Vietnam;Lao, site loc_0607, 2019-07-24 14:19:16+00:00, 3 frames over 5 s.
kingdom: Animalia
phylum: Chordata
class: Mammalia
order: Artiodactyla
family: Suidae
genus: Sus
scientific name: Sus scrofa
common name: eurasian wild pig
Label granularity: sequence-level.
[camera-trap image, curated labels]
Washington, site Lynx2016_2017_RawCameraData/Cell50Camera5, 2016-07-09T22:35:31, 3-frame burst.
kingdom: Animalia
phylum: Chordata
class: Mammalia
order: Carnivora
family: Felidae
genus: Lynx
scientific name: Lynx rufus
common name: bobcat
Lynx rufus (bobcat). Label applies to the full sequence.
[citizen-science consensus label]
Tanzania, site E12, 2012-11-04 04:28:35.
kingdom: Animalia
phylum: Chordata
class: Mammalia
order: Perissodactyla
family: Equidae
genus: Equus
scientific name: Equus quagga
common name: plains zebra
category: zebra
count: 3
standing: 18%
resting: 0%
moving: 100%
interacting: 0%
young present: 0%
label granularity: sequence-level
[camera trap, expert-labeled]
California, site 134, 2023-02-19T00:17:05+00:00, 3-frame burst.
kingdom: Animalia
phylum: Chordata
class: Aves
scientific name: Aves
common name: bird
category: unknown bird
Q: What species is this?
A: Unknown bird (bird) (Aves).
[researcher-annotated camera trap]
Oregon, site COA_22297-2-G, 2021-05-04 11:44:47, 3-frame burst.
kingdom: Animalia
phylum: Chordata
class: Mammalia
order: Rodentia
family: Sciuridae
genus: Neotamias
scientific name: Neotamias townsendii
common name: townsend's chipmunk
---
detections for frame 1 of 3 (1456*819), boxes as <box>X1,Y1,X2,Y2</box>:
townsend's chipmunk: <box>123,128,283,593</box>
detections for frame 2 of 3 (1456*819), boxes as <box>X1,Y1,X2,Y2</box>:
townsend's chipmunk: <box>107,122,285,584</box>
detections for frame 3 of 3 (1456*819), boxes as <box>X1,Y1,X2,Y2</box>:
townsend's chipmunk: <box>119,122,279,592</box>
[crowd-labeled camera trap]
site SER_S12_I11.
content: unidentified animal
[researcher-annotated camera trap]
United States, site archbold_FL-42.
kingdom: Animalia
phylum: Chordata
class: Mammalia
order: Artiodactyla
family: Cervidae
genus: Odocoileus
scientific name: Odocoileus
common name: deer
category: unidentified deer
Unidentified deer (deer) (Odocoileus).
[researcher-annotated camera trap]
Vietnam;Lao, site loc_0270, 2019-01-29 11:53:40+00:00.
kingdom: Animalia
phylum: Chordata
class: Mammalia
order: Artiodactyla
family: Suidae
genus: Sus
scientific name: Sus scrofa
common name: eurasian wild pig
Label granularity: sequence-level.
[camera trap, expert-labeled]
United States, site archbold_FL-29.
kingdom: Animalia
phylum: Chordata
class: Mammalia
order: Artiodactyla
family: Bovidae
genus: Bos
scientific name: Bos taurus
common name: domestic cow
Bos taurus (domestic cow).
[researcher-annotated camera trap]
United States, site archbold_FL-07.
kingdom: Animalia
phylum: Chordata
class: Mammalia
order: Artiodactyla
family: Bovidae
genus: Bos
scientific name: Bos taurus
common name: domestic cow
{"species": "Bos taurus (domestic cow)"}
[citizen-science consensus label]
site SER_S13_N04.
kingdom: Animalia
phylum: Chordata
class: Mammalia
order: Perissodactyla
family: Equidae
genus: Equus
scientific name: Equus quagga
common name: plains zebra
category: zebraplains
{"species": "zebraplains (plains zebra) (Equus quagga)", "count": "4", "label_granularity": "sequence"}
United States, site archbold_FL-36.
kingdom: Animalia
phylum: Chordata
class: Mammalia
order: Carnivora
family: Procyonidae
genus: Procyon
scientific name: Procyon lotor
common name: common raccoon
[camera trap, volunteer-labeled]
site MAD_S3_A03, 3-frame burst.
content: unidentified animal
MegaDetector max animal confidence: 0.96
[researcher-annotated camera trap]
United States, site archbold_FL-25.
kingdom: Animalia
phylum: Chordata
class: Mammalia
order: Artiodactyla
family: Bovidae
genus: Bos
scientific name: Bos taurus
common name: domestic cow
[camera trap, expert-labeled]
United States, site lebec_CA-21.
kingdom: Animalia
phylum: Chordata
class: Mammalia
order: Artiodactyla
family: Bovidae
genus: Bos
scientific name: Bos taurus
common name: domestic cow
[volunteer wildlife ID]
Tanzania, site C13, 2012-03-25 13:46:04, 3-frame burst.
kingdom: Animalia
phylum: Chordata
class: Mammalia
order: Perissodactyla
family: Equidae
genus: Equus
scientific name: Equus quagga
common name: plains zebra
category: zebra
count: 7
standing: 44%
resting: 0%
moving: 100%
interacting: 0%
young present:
..............................
For each entry above, please make an exact copy.

§ **The answer**
Vietnam;Lao, site loc_0607, 2019-07-24 14:19:16+00:00, 3 frames over 5 s.
kingdom: Animalia
phylum: Chordata
class: Mammalia
order: Artiodactyla
family: Suidae
genus: Sus
scientific name: Sus scrofa
common name: eurasian wild pig
Label granularity: sequence-level.
[camera-trap image, curated labels]
Washington, site Lynx2016_2017_RawCameraData/Cell50Camera5, 2016-07-09T22:35:31, 3-frame burst.
kingdom: Animalia
phylum: Chordata
class: Mammalia
order: Carnivora
family: Felidae
genus: Lynx
scientific name: Lynx rufus
common name: bobcat
Lynx rufus (bobcat). Label applies to the full sequence.
[citizen-science consensus label]
Tanzania, site E12, 2012-11-04 04:28:35.
kingdom: Animalia
phylum: Chordata
class: Mammalia
order: Perissodactyla
family: Equidae
genus: Equus
scientific name: Equus quagga
common name: plains zebra
category: zebra
count: 3
standing: 18%
resting: 0%
moving: 100%
interacting: 0%
young present: 0%
label granularity: sequence-level
[camera trap, expert-labeled]
California, site 134, 2023-02-19T00:17:05+00:00, 3-frame burst.
kingdom: Animalia
phylum: Chordata
class: Aves
scientific name: Aves
common name: bird
category: unknown bird
Q: What species is this?
A: Unknown bird (bird) (Aves).
[researcher-annotated camera trap]
Oregon, site COA_22297-2-G, 2021-05-04 11:44:47, 3-frame burst.
kingdom: Animalia
phylum: Chordata
class: Mammalia
order: Rodentia
family: Sciuridae
genus: Neotamias
scientific name: Neotamias townsendii
common name: townsend's chipmunk
---
detections for frame 1 of 3 (1456*819), boxes as <box>X1,Y1,X2,Y2</box>:
townsend's chipmunk: <box>123,128,283,593</box>
detections for frame 2 of 3 (1456*819), boxes as <box>X1,Y1,X2,Y2</box>:
townsend's chipmunk: <box>107,122,285,584</box>
detections for frame 3 of 3 (1456*819), boxes as <box>X1,Y1,X2,Y2</box>:
townsend's chipmunk: <box>119,122,279,592</box>
[crowd-labeled camera trap]
site SER_S12_I11.
content: unidentified animal
[researcher-annotated camera trap]
United States, site archbold_FL-42.
kingdom: Animalia
phylum: Chordata
class: Mammalia
order: Artiodactyla
family: Cervidae
genus: Odocoileus
scientific name: Odocoileus
common name: deer
category: unidentified deer
Unidentified deer (deer) (Odocoileus).
[researcher-annotated camera trap]
Vietnam;Lao, site loc_0270, 2019-01-29 11:53:40+00:00.
kingdom: Animalia
phylum: Chordata
class: Mammalia
order: Artiodactyla
family: Suidae
genus: Sus
scientific name: Sus scrofa
common name: eurasian wild pig
Label granularity: sequence-level.
[camera trap, expert-labeled]
United States, site archbold_FL-29.
kingdom: Animalia
phylum: Chordata
class: Mammalia
order: Artiodactyla
family: Bovidae
genus: Bos
scientific name: Bos taurus
common name: domestic cow
Bos taurus (domestic cow).
[researcher-annotated camera trap]
United States, site archbold_FL-07.
kingdom: Animalia
phylum: Chordata
class: Mammalia
order: Artiodactyla
family: Bovidae
genus: Bos
scientific name: Bos taurus
common name: domestic cow
{"species": "Bos taurus (domestic cow)"}
[citizen-science consensus label]
site SER_S13_N04.
kingdom: Animalia
phylum: Chordata
class: Mammalia
order: Perissodactyla
family: Equidae
genus: Equus
scientific name: Equus quagga
common name: plains zebra
category: zebraplains
{"species": "zebraplains (plains zebra) (Equus quagga)", "count": "4", "label_granularity": "sequence"}
United States, site archbold_FL-36.
kingdom: Animalia
phylum: Chordata
class: Mammalia
order: Carnivora
family: Procyonidae
genus: Procyon
scientific name: Procyon lotor
common name: common raccoon
[camera trap, volunteer-labeled]
site MAD_S3_A03, 3-frame burst.
content: unidentified animal
MegaDetector max animal confidence: 0.96
[researcher-annotated camera trap]
United States, site archbold_FL-25.
kingdom: Animalia
phylum: Chordata
class: Mammalia
order: Artiodactyla
family: Bovidae
genus: Bos
scientific name: Bos taurus
common name: domestic cow
[camera trap, expert-labeled]
United States, site lebec_CA-21.
kingdom: Animalia
phylum: Chordata
class: Mammalia
order: Artiodactyla
family: Bovidae
genus: Bos
scientific name: Bos taurus
common name: domestic cow
[volunteer wildlife ID]
Tanzania, site C13, 2012-03-25 13:46:04, 3-frame burst.
kingdom: Animalia
phylum: Chordata
class: Mammalia
order: Perissodactyla
family: Equidae
genus: Equus
scientific name: Equus quagga
common name: plains zebra
category: zebra
count: 7
standing: 44%
resting: 0%
moving: 100%
interacting: 0%
young present:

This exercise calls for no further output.